Please refer to the discussion above under
“When is the record date and who is entitled to vote?” for a description of the Series C Preferred Stock, which is entitled to be voted together with the Common Stock and Series A Preferred Stock as a single class on the Reverse Stock Split Proposal.
Shares of Series C Preferred Stock that are not present in person or by proxy as of immediately prior to the opening of the polls will be automatically redeemed in the Initial Redemption and, therefore, will not be outstanding or entitled to vote on the Reverse Stock Split Proposal and will be excluded from the calculation as to whether such proposal passes at the Special Meeting. In addition, shares of Series C Preferred Stock held by members of our Board, our Chief Executive Officer and the four most highly compensated officers of
the Company (other than our Chief Executive Officer) as set forth in our most recent proxy statement filed on
May 2, 2022 (the
“Named Executive Officers”) are not entitled to vote on the Reverse Stock Split Proposal. Due to the voting power of the shares of Series C Preferred Stock that are not redeemed
pursuant to the Initial Redemption on the Reverse Stock Split Proposal, the holders of Common Stock that submit a proxy to vote their shares at the Special Meeting or attend the Special Meeting will effectively have enhanced voting power on the proposal over holders of Common Stock that are not represented in person or by proxy at the Special Meeting. This means that the Reverse Stock Split Proposal could each be approved by the affirmative vote of the holders of less than a majority of the outstanding shares of our Common Stock.
How are abstentions and broker non-votes treated?
Broker non-votes and abstentions are counted for purposes of determining
whether a quorum is present at the Special Meeting.

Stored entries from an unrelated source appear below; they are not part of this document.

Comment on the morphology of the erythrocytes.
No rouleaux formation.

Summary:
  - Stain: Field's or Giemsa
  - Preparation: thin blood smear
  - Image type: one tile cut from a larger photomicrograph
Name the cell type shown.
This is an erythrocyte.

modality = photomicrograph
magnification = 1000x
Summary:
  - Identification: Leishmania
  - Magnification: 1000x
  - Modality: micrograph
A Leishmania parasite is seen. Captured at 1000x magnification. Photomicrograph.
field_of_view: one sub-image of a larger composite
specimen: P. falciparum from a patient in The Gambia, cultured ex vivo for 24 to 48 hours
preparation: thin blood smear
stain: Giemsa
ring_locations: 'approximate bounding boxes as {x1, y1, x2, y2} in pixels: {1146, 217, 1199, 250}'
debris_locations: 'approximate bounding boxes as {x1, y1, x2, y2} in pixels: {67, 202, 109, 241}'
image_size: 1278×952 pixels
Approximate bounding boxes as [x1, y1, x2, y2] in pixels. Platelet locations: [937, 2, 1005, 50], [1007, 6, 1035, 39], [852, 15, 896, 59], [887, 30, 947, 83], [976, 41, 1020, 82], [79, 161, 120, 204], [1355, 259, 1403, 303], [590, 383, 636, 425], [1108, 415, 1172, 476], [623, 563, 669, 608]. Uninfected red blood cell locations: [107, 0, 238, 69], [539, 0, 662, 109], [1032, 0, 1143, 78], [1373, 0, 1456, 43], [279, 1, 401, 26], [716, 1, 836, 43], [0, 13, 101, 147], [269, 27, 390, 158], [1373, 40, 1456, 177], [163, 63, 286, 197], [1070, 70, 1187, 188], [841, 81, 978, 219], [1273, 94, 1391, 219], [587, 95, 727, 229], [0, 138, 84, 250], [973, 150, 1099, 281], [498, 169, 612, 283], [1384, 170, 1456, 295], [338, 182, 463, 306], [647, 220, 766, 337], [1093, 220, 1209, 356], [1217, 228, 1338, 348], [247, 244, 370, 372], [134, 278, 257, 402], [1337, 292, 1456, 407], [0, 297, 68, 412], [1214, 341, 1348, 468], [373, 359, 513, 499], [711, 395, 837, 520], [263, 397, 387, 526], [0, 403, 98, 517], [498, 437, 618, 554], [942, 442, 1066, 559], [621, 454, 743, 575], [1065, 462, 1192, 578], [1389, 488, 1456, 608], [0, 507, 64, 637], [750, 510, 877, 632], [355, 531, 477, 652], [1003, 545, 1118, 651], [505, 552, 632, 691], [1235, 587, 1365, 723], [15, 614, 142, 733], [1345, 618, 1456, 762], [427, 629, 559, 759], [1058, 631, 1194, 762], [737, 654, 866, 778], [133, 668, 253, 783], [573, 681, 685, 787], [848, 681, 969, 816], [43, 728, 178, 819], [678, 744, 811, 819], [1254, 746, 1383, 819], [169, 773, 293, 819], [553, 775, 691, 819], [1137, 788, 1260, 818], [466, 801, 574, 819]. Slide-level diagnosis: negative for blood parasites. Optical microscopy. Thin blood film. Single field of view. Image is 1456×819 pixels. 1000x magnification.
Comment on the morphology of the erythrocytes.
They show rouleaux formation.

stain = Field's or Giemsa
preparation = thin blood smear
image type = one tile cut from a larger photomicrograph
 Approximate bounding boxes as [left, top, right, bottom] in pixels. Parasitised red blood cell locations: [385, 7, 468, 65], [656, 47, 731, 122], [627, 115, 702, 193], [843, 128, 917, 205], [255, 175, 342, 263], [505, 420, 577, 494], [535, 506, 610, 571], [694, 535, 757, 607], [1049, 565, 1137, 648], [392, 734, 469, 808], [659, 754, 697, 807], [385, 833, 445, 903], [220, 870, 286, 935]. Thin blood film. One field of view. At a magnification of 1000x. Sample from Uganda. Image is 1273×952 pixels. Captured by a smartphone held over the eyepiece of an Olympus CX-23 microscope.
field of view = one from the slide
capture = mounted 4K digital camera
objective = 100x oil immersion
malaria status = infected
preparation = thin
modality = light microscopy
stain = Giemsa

We expect no broker non-votes on the routine proposal to approve the Reverse Stock Split.
Abstentions will be counted as votes against the Reverse Stock Split Proposal.
What does it mean if I get more than one set of voting materials?
Your shares are probably registered in more than
one account. Please follow the separate voting instructions that you received for your shares of Common Stock and Series A Preferred Stock held in each of your different accounts to ensure that all of your shares are voted.
Who pays for solicitation of proxies?
ENDRA is paying the cost of soliciting proxies and will reimburse brokerage firms and other custodians, nominees and fiduciaries for their reasonable out-of-pocket expenses for sending proxy materials to stockholders and obtaining their votes. In addition to soliciting the proxies by mail, certain of our directors, officers and regular employees, without compensation, may solicit proxies personally
or by telephone, facsimile and email.
Is this Proxy Statement the only way that proxies are being solicited?
No. We have engaged Kingsdale Shareholder Services, U.S., LLC (
“Kingsdale”), the proxy solicitation firm hired by
the Company, at an approximate cost of $10,000, plus reimbursement of expenses, to solicit proxies on behalf of our Board. Kingsdale may solicit the return of proxies, either by mail, telephone, telecopy, e-mail or through personal contact. The fees of Kingsdale as well as the reimbursement of expenses of Kingsdale will be borne by us.
Our officers, directors and employees may also solicit the return of proxies, either by mail, telephone, telecopy, e-mail or through personal contact. These officers and employees will not receive additional compensation for their efforts but will be reimbursed for out-of-pocket expenses. Brokerage houses and other custodians, nominees and fiduciaries, in connection with shares of the Common Stock and Series A Preferred Stock registered in their names, will be requested to forward solicitation material to the beneficial owners of shares of Common Stock and Series A Preferred Stock.